The documentarían who has lately attracted the most attention—both positive and negative—is Michael Moore. His rise to fame began with his release of Roger & Me (1988), which enjoyed considerable success at film festivals. Subsequent releases include Bowling for Columbine (2002), which draws from the late 1990s student massacre at Columbine High School to explore the nation’s relationship with guns and violence; and Fahrenheit 9/11 (2004), a brutal indictment of the George W. Bush administration that was intended to help sway the presidential election of 2004 in Senator John Kerry’s direction.

Through his films, Moore has established a personal style that mixes considerable on-camera involvement with humor, irony, and satire. Along the way, he has achieved an unprecedented degree of celebrity for a documentarían, extending his film work into other venues, including popular books, television programs, and live events. Moore won an Oscar for Best Documentary for Bowling for Columbine and a Palme d’Or at the Cannes Film Festival for Fahrenheit 9/11, which became the highest grossing documentary of all time by far (supplanting Bowling for Columbine for that distinction). In 2007, Moore generated additional controversy with the release of Sicko, which takes a highly critical look at the health care system in the United States. Through comparison with health care programs in Canada, Cuba, France, and the United Kingdom, Moore argues that the nation should socialize its health services and institute universal coverage.
+ + + + +
* _WHAT TO WORK ON_
1. Answer these questions using the passage about Michael Moore's films:
(a) In what year was Roger & Me released?
(b) Which film became the highest grossing documentary of all time?
(c) Which four countries' health care programs does Sicko use for comparison?
2. State how many lines of the records contain the string "found". Reply with the number alone.
+ + + + +
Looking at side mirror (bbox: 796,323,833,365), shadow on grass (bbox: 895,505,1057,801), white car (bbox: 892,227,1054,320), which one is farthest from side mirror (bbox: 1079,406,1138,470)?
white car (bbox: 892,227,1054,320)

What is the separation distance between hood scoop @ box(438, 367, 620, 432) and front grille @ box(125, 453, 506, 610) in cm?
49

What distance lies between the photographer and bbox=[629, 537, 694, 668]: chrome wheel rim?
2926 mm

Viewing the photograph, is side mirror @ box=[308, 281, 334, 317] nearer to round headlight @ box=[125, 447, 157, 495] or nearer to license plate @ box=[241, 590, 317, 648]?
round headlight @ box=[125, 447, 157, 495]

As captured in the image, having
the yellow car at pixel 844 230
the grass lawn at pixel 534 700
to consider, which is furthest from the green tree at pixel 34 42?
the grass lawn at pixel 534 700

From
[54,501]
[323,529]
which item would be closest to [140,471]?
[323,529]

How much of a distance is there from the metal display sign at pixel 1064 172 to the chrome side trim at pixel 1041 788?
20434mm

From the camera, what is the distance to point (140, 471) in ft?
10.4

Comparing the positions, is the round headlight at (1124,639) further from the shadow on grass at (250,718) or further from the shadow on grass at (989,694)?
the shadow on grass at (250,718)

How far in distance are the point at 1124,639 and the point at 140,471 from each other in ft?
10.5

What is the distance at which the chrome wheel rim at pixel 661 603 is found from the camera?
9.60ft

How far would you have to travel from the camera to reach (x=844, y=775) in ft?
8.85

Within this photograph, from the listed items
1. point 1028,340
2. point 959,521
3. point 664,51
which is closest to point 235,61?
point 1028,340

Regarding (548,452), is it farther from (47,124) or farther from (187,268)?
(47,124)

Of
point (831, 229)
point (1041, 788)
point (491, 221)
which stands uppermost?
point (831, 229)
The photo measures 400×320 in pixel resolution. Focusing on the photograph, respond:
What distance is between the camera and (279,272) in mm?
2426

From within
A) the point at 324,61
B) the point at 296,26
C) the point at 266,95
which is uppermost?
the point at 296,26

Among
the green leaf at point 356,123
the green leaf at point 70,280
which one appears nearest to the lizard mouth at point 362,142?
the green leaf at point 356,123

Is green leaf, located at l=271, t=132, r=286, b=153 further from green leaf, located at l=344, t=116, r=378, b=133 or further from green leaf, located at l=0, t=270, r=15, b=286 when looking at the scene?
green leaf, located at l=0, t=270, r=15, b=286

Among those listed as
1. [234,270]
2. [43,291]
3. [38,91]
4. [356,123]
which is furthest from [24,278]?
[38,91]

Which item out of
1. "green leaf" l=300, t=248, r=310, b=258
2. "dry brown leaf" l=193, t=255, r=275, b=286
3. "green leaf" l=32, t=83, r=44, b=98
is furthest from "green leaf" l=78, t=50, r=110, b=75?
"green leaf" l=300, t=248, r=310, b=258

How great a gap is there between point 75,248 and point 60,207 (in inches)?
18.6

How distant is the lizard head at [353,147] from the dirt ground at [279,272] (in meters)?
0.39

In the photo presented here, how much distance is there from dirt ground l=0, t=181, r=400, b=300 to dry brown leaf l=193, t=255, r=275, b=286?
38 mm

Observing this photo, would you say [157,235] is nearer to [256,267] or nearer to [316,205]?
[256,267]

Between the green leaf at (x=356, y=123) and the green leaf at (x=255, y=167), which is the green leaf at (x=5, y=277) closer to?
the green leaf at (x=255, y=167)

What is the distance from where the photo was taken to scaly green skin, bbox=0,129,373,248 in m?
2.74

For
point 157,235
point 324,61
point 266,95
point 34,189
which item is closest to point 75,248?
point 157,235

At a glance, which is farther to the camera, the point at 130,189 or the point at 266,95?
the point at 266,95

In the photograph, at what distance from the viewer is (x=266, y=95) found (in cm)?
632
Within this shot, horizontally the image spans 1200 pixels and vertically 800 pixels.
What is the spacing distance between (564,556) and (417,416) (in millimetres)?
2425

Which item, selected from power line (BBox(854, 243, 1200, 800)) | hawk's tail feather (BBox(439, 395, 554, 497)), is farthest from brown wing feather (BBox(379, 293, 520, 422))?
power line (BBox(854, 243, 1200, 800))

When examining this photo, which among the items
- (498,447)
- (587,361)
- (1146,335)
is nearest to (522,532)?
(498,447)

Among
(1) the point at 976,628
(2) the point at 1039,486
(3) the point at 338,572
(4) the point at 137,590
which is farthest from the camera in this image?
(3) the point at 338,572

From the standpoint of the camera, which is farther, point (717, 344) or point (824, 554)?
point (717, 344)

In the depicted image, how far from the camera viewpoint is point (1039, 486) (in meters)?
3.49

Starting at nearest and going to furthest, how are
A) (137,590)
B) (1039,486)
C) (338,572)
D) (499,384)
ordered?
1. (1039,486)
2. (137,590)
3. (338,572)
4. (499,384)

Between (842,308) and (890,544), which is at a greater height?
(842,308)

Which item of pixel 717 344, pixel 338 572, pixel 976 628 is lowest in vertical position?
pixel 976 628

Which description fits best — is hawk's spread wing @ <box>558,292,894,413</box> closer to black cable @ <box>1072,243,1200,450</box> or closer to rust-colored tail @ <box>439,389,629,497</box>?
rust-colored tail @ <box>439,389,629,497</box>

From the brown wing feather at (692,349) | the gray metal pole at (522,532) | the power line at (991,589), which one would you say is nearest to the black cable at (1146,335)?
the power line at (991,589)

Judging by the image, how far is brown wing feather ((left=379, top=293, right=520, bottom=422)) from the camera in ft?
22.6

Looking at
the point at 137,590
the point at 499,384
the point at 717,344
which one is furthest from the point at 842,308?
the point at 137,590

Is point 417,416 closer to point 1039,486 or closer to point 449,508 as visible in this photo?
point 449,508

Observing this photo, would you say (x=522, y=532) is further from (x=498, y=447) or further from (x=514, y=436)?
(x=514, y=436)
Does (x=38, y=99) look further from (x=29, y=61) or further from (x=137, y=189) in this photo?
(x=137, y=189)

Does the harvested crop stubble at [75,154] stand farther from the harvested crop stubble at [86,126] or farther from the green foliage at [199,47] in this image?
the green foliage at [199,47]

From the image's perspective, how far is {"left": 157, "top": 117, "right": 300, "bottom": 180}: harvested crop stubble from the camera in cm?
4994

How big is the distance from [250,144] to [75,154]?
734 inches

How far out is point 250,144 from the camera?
+ + + + +
* _RESULTS OF THE EXERCISE_
1.
(a) 1988
(b) Fahrenheit 9/11
(c) Canada, Cuba, France, and the United Kingdom

2. 2